===== Provided data

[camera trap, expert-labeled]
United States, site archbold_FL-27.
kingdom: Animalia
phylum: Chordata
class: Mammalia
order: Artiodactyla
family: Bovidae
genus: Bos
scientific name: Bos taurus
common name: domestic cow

==========
===== Provided data

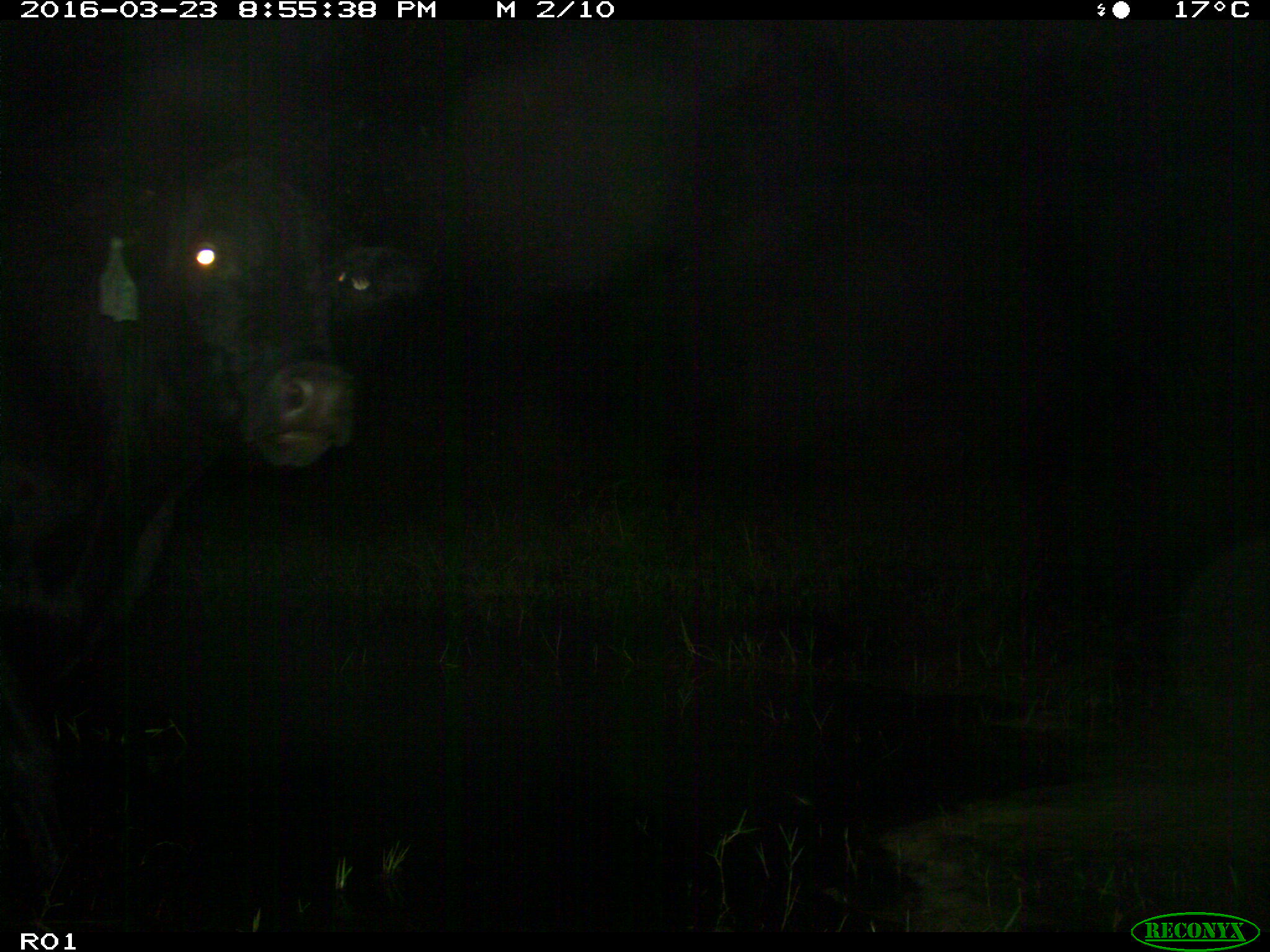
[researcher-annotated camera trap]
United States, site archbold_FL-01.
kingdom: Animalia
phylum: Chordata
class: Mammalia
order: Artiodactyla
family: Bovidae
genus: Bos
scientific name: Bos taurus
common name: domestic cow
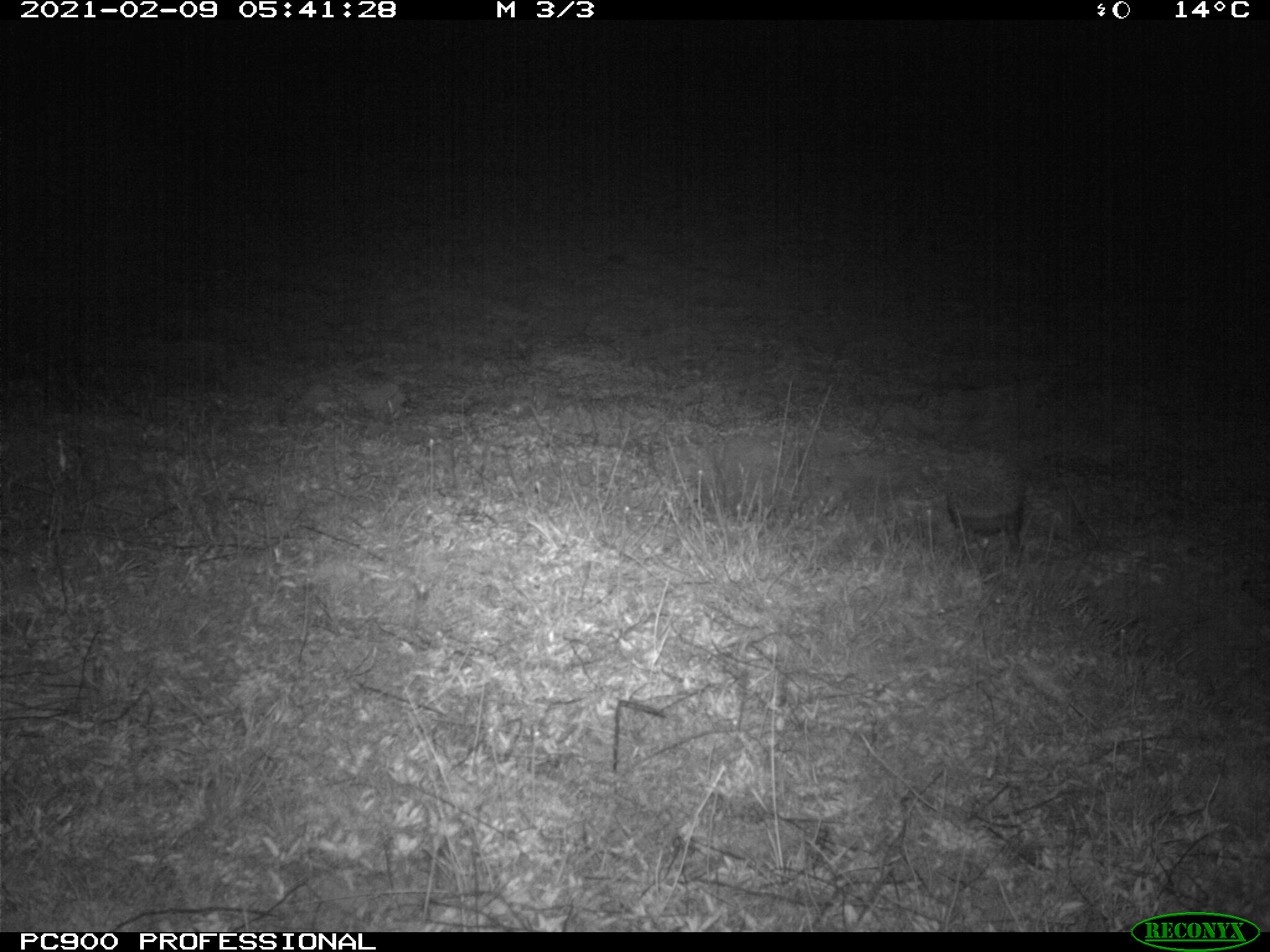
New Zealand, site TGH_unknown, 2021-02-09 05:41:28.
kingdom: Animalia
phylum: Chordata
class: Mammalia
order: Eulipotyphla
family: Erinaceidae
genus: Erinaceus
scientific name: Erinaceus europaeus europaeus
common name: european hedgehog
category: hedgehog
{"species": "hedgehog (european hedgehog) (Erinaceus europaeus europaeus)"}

==========

**What is being asked:** When a line in the material includes the word "trap", copy it out.

**Output:**
[camera trap, expert-labeled]
[researcher-annotated camera trap]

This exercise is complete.